Resurrecting the past may solve current transit woes

centretown.blogspot.com

centretown.blogspot.com

Decommissioned streetcar rail ties dug up from Bank Street.

Before buses ruled the road, Ottawa’s streets were laid with tracks to carry streetcars that zipped through the downtown core and beyond.

Though it’s been 50 years since the cars were decommissioned, long-buried rails dug up recently during construction on Centretown streets are recalling the reign of the streetcar at a time when the Sparks Street BIA is urging its comeback alongside Ottawa’s future billion-dollar transit makeover.

Holly Layte, along with members of the heritage committee, which she chairs for the Sparks Street Business Improvement Area, will be presenting a business plan to the BIA management board this December to reintroduce streetcars to Sparks Street.

Though modeled after the traditional streetcar, the proposed system will have an update on technology. The eyesore of overhead wires is a thing of the past, Layte says.

As one option, cars are able to run on circuits that pass from the track underneath them – something the project may consider, Layte says.

The initial plan is for the new system to run from LeBreton Flats to the new convention centre at Colonel By Drive. Phase two includes a loop through Gatineau and the ByWard Market.

Layte says she believes Ottawa needs to revive the streetcar as part of the city’s heritage, but it would still be a viable form of transportation and garner tourist attention.

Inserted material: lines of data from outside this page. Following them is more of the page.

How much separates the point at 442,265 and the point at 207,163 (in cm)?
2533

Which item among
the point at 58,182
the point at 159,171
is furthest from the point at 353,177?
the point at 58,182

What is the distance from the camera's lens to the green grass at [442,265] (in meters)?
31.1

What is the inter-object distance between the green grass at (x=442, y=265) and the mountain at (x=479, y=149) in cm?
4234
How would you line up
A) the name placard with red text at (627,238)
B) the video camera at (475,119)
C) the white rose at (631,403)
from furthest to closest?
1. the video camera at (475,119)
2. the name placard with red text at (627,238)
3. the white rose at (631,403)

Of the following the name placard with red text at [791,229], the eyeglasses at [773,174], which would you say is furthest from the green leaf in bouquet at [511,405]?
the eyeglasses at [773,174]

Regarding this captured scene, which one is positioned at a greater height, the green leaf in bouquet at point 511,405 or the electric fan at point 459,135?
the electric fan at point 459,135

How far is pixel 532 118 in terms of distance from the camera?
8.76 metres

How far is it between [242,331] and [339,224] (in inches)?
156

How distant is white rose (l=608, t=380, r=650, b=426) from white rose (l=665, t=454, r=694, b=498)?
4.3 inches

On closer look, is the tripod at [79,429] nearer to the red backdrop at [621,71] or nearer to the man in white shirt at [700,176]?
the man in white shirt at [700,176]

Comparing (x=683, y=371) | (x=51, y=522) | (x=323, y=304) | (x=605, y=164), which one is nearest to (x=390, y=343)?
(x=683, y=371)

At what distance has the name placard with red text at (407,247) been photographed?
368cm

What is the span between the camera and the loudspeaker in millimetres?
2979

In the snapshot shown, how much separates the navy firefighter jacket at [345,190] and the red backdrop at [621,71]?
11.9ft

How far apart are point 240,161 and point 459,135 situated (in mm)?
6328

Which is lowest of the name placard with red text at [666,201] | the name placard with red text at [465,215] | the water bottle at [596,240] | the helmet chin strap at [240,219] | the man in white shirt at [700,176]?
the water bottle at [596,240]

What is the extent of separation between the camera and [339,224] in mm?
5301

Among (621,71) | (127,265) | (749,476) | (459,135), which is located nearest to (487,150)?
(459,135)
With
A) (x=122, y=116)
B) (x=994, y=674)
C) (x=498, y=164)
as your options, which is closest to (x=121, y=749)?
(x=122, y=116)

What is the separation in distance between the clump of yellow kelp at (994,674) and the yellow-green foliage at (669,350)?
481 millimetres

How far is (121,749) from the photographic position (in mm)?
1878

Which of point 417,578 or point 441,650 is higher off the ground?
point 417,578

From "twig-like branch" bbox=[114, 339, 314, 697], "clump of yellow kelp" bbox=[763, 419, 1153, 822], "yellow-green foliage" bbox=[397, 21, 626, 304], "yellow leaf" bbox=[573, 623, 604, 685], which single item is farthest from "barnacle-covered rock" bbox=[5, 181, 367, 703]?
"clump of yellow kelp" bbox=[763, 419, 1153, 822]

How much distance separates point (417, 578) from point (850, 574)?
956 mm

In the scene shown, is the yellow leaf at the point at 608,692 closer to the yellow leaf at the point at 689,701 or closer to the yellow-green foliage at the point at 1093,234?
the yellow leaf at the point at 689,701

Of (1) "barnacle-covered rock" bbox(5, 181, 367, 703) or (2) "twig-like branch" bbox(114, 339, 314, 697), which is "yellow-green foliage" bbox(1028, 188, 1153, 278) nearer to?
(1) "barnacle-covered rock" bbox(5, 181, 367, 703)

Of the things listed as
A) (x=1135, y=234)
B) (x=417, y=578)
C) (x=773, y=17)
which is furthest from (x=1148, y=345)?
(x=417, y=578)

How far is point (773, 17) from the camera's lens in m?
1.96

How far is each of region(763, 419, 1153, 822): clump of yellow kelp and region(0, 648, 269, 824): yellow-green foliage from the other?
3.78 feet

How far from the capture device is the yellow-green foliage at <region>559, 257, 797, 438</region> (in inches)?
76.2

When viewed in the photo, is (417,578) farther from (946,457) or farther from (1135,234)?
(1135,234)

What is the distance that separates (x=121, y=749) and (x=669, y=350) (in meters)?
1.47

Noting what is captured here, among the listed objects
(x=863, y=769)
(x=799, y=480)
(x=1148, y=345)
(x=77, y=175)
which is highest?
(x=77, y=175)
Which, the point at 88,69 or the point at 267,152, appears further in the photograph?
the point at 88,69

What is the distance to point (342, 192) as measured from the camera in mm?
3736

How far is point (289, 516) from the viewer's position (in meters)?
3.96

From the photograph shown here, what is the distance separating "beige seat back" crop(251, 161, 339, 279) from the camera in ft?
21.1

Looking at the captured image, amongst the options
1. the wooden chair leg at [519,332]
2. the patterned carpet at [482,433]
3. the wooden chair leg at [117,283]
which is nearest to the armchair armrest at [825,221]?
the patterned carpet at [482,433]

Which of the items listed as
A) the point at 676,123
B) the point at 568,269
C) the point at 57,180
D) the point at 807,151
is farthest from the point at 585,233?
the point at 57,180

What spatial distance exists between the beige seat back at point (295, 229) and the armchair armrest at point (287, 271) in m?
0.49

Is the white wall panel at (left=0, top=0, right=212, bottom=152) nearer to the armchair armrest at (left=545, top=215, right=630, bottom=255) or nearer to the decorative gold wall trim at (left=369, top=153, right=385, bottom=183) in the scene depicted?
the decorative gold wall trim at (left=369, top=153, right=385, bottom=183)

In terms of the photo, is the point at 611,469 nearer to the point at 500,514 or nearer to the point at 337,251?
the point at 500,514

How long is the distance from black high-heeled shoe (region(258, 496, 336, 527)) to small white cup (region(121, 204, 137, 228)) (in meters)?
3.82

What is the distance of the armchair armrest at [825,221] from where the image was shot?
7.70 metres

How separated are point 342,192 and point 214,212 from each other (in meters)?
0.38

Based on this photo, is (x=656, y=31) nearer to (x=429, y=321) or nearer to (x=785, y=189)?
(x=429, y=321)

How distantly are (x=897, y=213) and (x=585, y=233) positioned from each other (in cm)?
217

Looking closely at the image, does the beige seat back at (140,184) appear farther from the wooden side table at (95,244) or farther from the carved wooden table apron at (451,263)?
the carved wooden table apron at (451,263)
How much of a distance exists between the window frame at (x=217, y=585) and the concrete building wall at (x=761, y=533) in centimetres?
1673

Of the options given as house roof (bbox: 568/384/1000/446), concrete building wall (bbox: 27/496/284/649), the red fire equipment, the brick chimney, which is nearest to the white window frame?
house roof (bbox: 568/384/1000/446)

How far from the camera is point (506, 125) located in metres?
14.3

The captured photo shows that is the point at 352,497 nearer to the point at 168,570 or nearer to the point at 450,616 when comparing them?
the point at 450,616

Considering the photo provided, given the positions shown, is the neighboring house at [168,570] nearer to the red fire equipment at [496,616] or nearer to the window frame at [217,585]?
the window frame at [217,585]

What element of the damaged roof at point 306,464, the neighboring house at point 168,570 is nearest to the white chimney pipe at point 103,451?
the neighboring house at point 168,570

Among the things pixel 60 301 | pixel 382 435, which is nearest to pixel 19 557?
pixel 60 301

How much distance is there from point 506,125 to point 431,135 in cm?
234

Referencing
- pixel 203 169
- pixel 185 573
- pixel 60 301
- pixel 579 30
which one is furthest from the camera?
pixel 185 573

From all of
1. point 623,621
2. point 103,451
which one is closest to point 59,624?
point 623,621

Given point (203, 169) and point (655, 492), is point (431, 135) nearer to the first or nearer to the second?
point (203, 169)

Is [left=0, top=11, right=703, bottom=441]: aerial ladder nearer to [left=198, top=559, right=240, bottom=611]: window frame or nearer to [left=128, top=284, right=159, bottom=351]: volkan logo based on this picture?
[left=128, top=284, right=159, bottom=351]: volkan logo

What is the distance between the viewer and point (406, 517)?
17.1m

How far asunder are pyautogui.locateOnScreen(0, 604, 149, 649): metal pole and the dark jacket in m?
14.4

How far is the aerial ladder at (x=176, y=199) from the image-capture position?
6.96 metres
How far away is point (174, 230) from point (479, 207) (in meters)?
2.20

“The renewal of the streetcar throughout North America is actually quite astonishing,” she says. “Streetcars to Ottawa are like coffee and cream.”

Though the project is only in the planning stage, she says they hope OC Transpo would adopt the system as a supplementary transit service.

With the push for rail elsewhere in the city, the project has added potential.

“The city should have never taken up the rail,” says Somerset Ward Coun. Diane Holmes. “It’s clear the citizens of Ottawa like rail.”

The city itself has been pushing for a light-rail option following the success of the O-Train, she says, which has been running since 2001.

At the centre of that debate is what type of system best suits the needs of OC Transpo’s almost 350,000 average weekday ridership.

The options range from automated light-metros like Vancouver’s SkyTrain to streetcars the likes of Toronto’s.

Colin Churcher, an Ottawa-based rail historian, says when the city decided to scrap the old rail system, the cars and rails were decrepit and in dire need of repair, which would have cost the city a lot of money.

But OC Transpo’s website records that at its peak in 1929, the railway had a 30 million yearly ridership over more than 90 kilometres of track.

 Considering the city’s renewed interest in rail, Churcher says: “I guess we were caught in the times. If we’d known then what we know now, maybe we would have thought twice before we got rid of them [the streetcars].”

He said with new technology there are ways for rail to be sustainable and functional. “It doesn’t have to be ugly,” he says.

While the future of the Sparks streetcar project is uncertain, Centretown residents are backing the return of rail to the city, whether it is the renewal of the streetcar or light-rail transit.

“We need a downtown rail system,” says Shawn Menard, Centretown Citizens’ Community Association president. “I think it will only benefit Centretown citizens.”

Menard says the CCCA has endorsed a streetcar-type system. A modernized version of what existed 50 years ago, Menard says, could fit the city once more.